■ **Work required**
Only the lines below starting at the one that contains "class: Mammalia" and ending at the one that contains "A: Odocoileus hemionus (mule deer)." are to be reproduced, exactly and with both ends kept.

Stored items
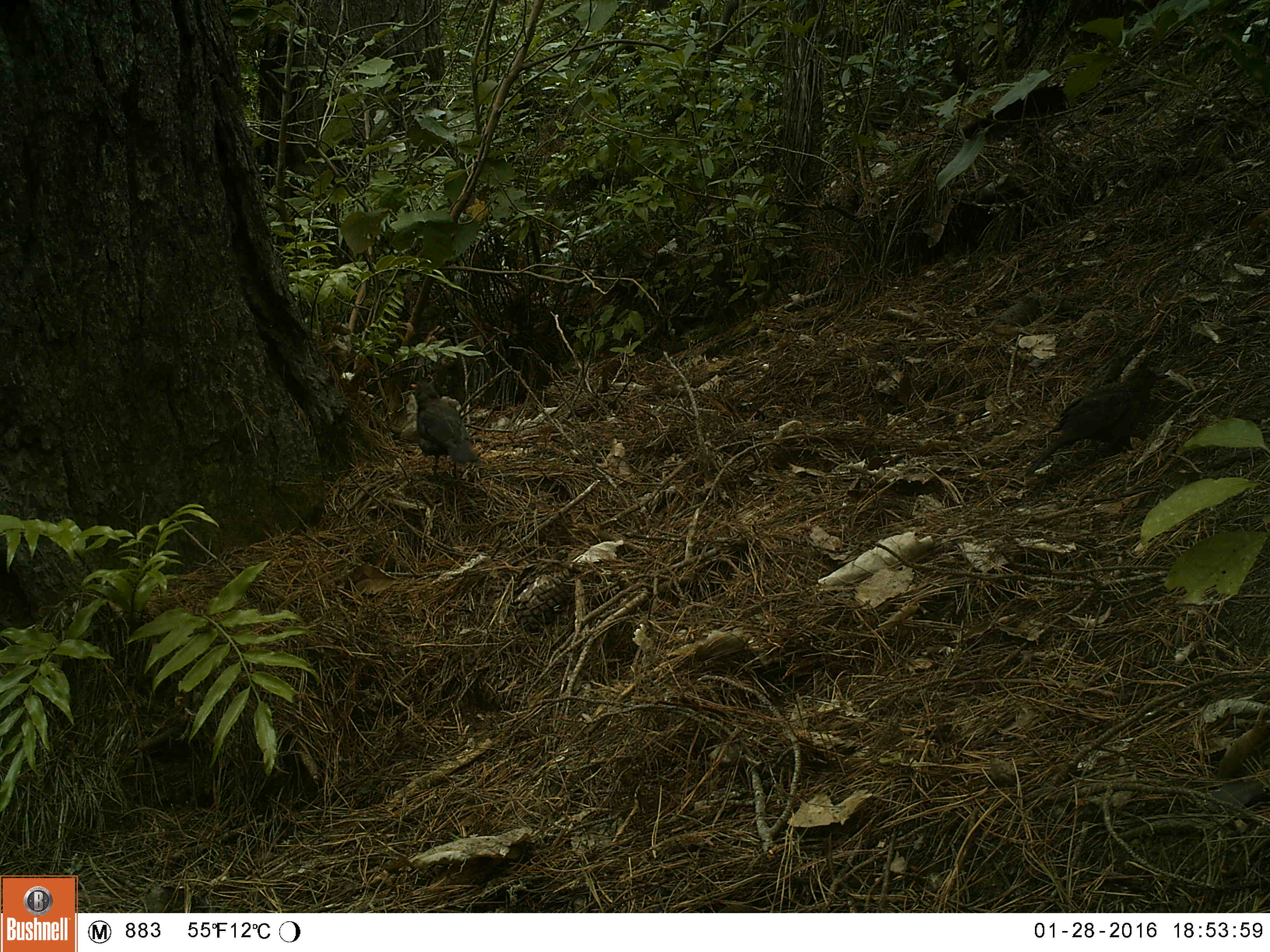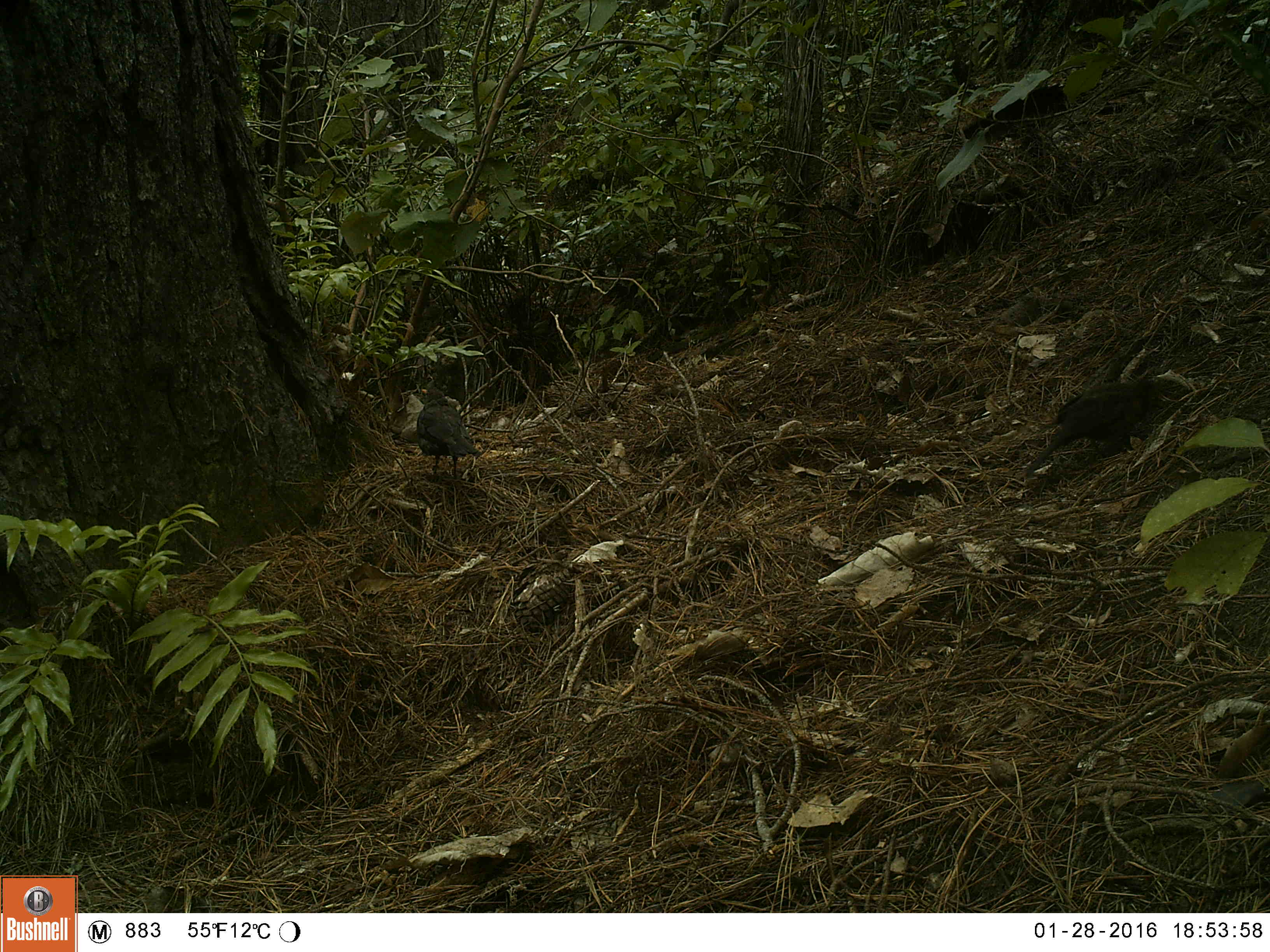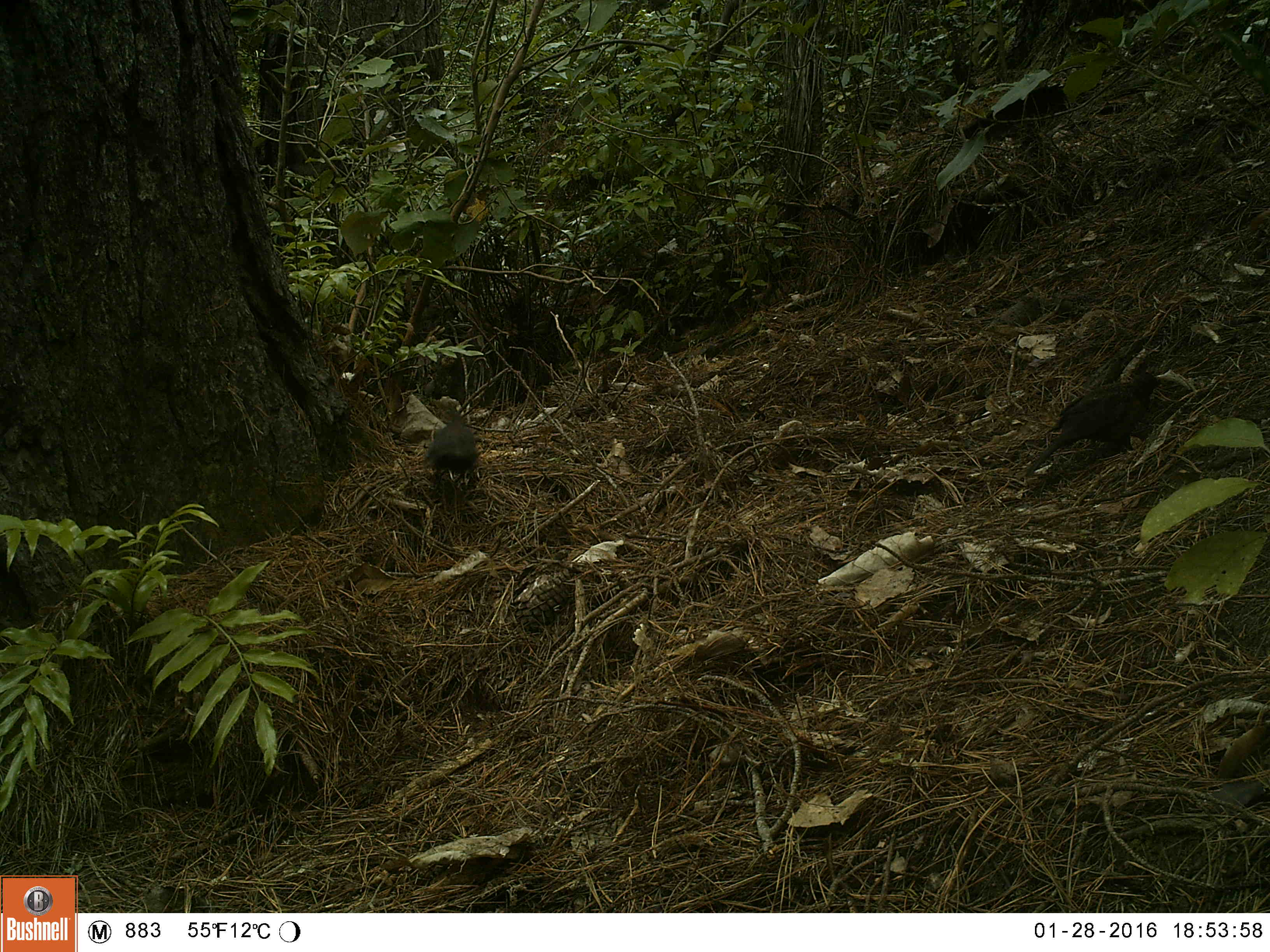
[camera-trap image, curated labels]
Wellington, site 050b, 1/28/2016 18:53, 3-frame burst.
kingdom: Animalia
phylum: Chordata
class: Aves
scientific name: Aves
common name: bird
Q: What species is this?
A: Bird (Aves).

---

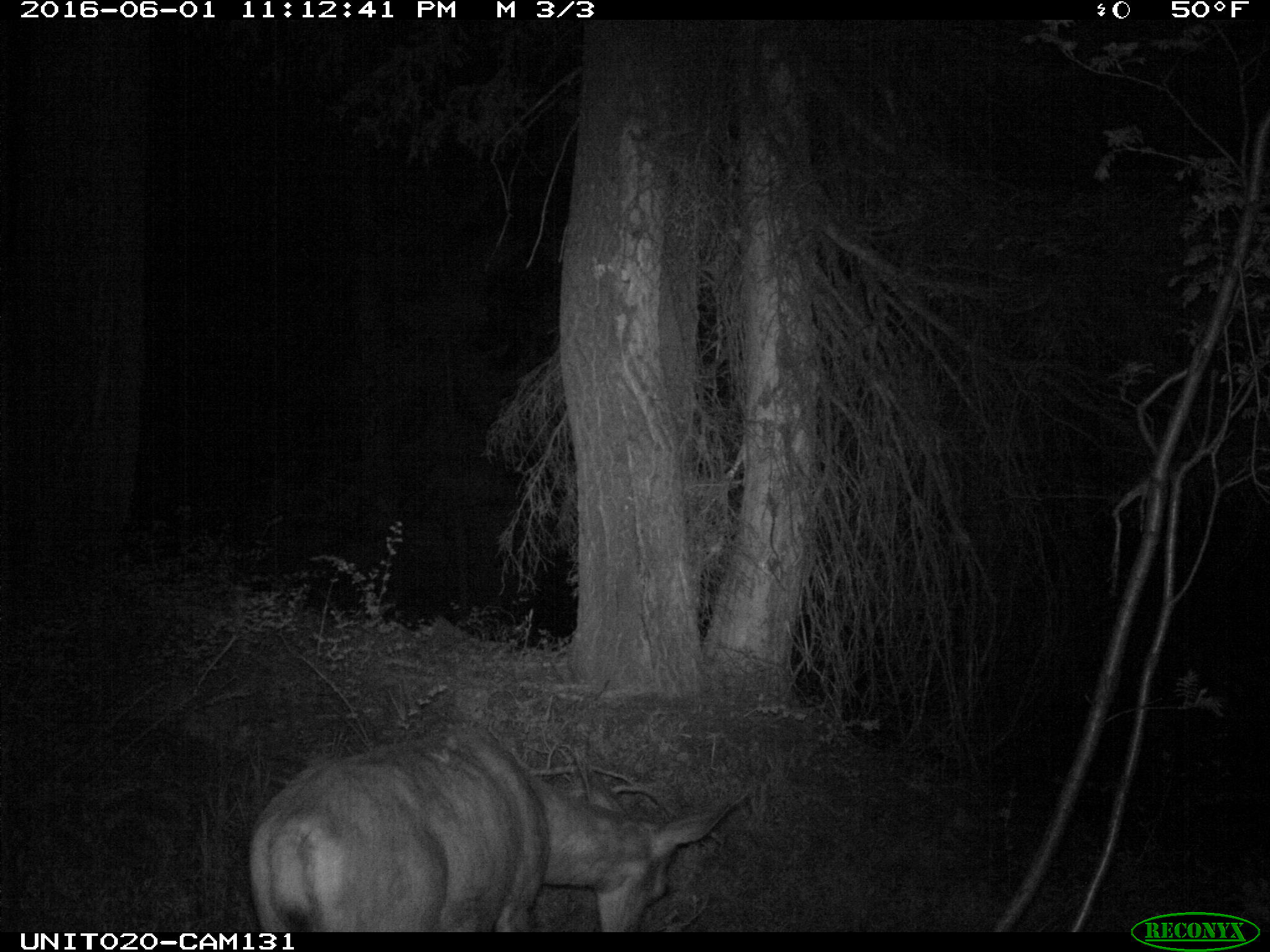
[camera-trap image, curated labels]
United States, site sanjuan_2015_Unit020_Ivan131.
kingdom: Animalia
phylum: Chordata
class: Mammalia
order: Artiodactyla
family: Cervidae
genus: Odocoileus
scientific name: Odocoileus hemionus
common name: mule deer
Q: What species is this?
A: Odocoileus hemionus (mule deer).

■ **Solution**
class: Mammalia
order: Artiodactyla
family: Cervidae
genus: Odocoileus
scientific name: Odocoileus hemionus
common name: mule deer
Q: What species is this?
A: Odocoileus hemionus (mule deer).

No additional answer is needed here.